* Requirement 1: In the post about trapping sexual predators, how old was the trapped predator in one of the videos?

* Excerpted passage:
──────────────────────────────

It would seem that as humans we are hardwired to make life difficult for ourselves.  Your abuser starts by damaging you, but your own human nature can mean that you do far more damage to yourself long after the abuse is over than your abuser could ever do.   This by no means makes abusers any less guilty for the pain and suffering they have caused, but it is interesting to note that one of our biggest obstacle to healing can be our lack of ability to forgive ourselves.

The information we came across when writing Why Go back? would certainly have saved us years of needless suffering and our hope is that this book does the same for other victims.

June- 22nd January 2018

To Catch a Paedophile

I have watched many videos posted on Facebook where a trap is set for a sexual predator.  I am really torn as to how I feel about this and wonder if others feel the same.  Although as a victim of abuse for most of my childhood, I have more reasons than most to want these people caught and stopped in their tracks. I still feel uncomfortable with the way it is being done.

I do not doubt the intentions of the group setting the traps.  They are going above and beyond to protect children, but their methods are something I still struggle with.

What does it say about our justice system when ordinary parents can pin these predators down with a bit of effort and very little resources and, yet the Gardaí are unable to do the same.

As far as I am concerned it highlights the complete lack of will of the government to give sexual crimes the attention they deserve and tackle this issue which is widespread.

Appropriate Platform

I do agree that these incidents should be logged, videoed and handed over to police. I do not however, feel social media is an appropriate forum for this material.  To me it screams vigilantism and incites violence, it also doesn’t consider the impact this action has on the predator’s innocent family members.

In one of these videos the trapped predator was a 19-year-old boy and to be honest this broke my heart.  Although I don’t condone his behaviour, surely there must be a better way to deal with this.  The boy looked really troubled which although I know would go hand in hand with being caught, I read it deeper.  He looked genuinely confused.

Being caught on social media is not an intervention it is a trap. If young predators are not treated correctly a lot more victims will appear before us in the future. Teenagers are already at a difficult stage in their development, if you add to that, confusion over their sexual identity they are most likely already psychologically on overload.   Because the entrapment being posted on social media this child has had all his prospects for any kind of future removed. He will be ridiculed possibly beaten or worse still, killed.  What are we creating? What is the benefit to society of destroying a child instead of reaching out and offering him some help.  It may very well be that we are creating bigger problems which will impact our society well into the future.

──────────────────────────────

* Dataset rows:

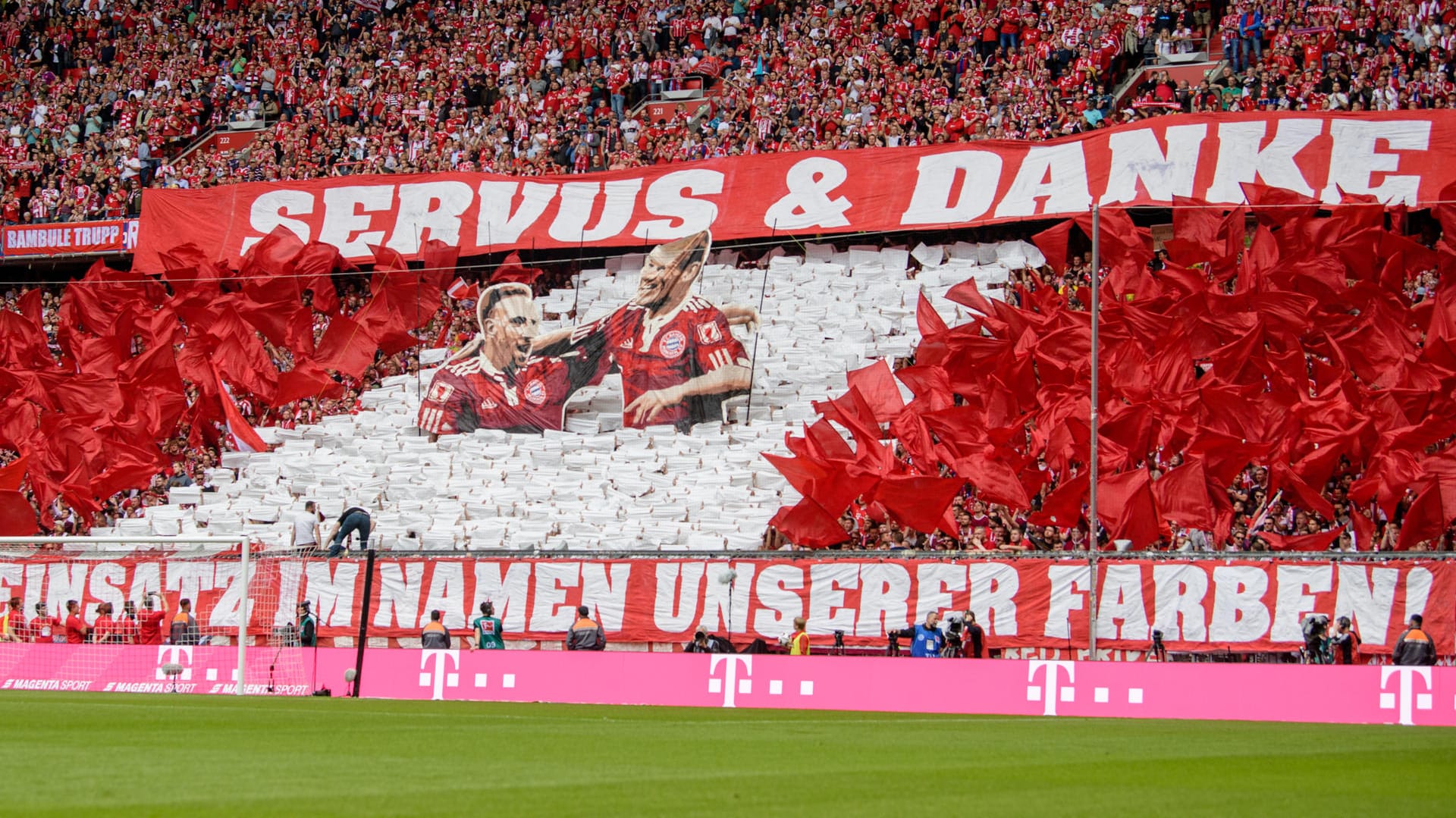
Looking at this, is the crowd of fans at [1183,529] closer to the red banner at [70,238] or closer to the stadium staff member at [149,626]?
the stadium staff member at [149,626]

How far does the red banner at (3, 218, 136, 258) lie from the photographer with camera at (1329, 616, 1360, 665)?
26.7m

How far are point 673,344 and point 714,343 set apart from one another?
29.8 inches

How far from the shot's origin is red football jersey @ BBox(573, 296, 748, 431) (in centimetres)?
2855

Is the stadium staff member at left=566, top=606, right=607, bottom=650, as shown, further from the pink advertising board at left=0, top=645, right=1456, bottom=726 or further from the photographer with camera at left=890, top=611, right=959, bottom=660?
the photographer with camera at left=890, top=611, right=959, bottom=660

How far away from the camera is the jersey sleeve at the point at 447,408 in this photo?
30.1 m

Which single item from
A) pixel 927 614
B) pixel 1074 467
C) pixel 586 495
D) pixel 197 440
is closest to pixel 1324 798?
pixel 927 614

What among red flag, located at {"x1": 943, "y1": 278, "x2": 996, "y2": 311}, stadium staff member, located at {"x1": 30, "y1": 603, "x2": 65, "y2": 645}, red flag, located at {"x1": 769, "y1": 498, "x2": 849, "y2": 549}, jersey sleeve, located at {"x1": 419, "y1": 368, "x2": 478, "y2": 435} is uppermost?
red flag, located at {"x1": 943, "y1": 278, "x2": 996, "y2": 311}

──────────────────────────────

* Requirement 2: Report the number of record lines that contain the string "this", matching case exactly. Give only the number.

* Written reply 1: He was a 19-year-old boy.

* Written reply 2: 2